Russian artist and theoretician Wassily Kandinsky (1866-1944) was a significant figure in 20th-century abstraction. His masterwork Painting with White Border (1913; Guggenheim Museum), inspired by his native Moscow, emerged during an intensely creative period in his artistic development. Kandinsky and the Harmony of Silence presents a rare, in-depth examination of the painting and more than fifteen preparatory studies in watercolor, oil, and pencil, along with closely related works made during this influential chapter in Kandinsky's career.

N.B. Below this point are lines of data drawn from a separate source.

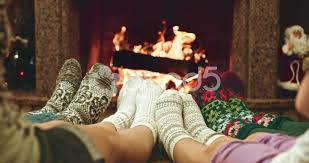 100 Foot Cozy Feet In Woolen Socks Warming By Cozy Fire Family With Two Kids Near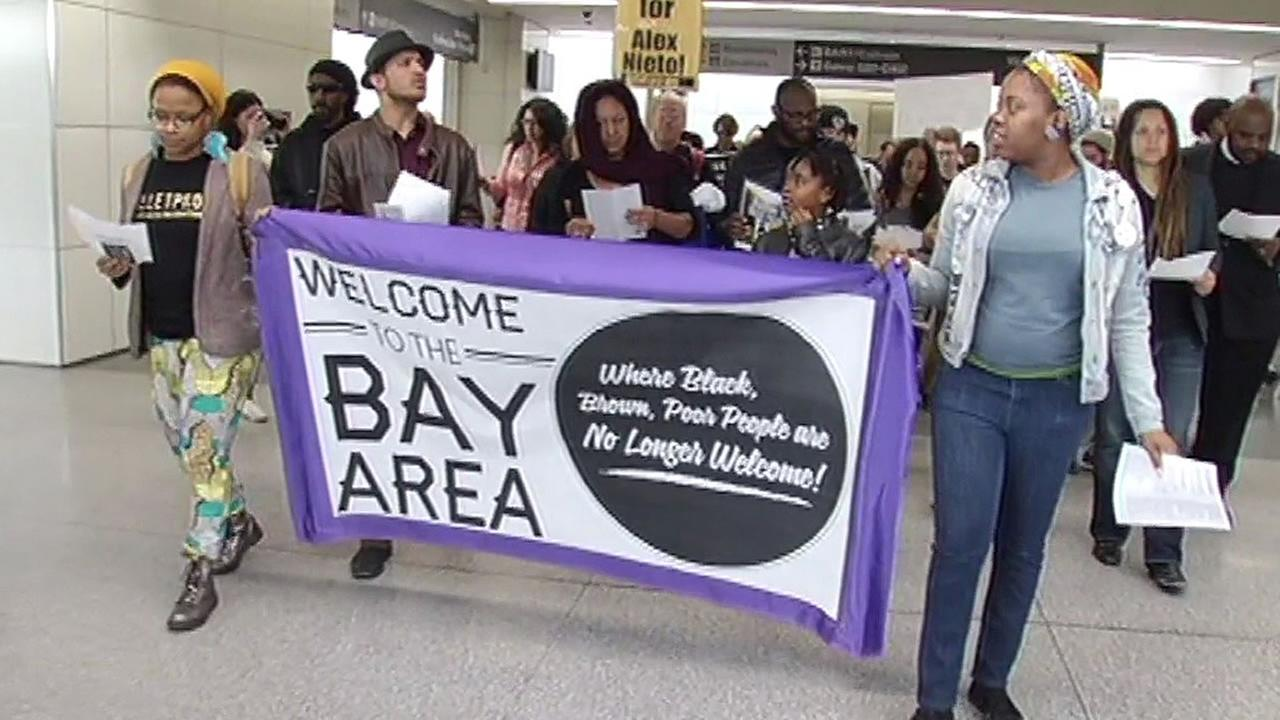 Anti-Police Terror Project marches with signs in SFO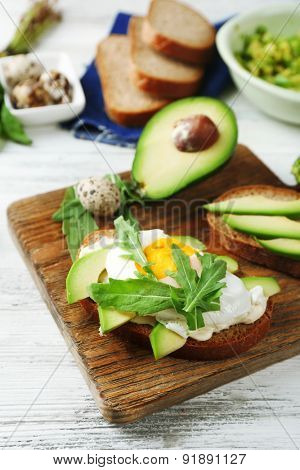 Tasty sandwiches with egg, avocado and vegetables on wooden background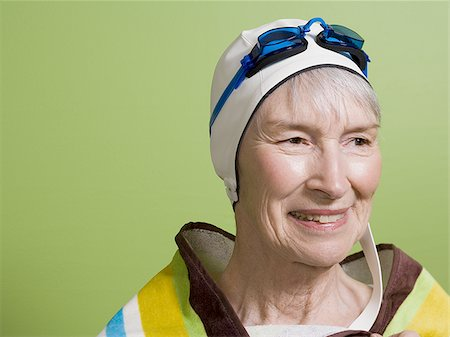 seniors and swim cap - Close-up of a senior woman wearing a swimming cap and swimming goggles Stock Photo - Premium Royalty-Free, Code: 640-02768331
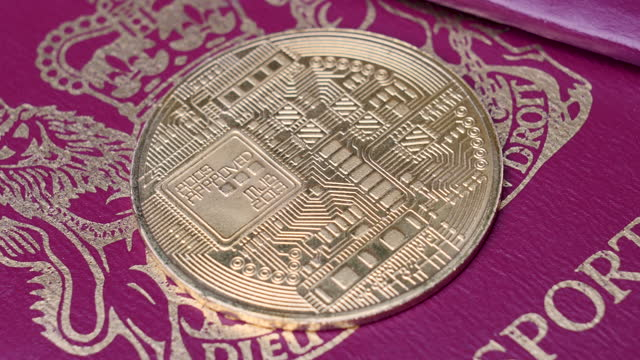 4k pan of new uk digital cbdc cryptocurrency coin with wallet passport background. crypto currency entering mass adoption of hedge funds, family offices, pension funds, venture capital, financial institutions and banks - blockchain stock videos & royalty-free footage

This handsome book includes essays illuminating how Painting with White Border also relates to Kandinsky's writings, including Concerning the Spiritual in Art (published 100 years ago) and his autobiography Reminiscences. A jointly authored essay by conservators at the Phillips and the Guggenheim presents the results of a recent conservation analysis of the painting and its related oil sketch (1913; The Phillips Collection), revealing important new discoveries about the artist's creative process, materials, and methods.
Elsa Smithgall is curator at The Phillips Collection; Tracey Bashkoff is curator of collections and exhibitions at the Guggenheim Museum; Gillian McMillan is senior conservator at the Guggenheim Museum; and Elizabeth Steele is head of conservation at The Phillips Collection.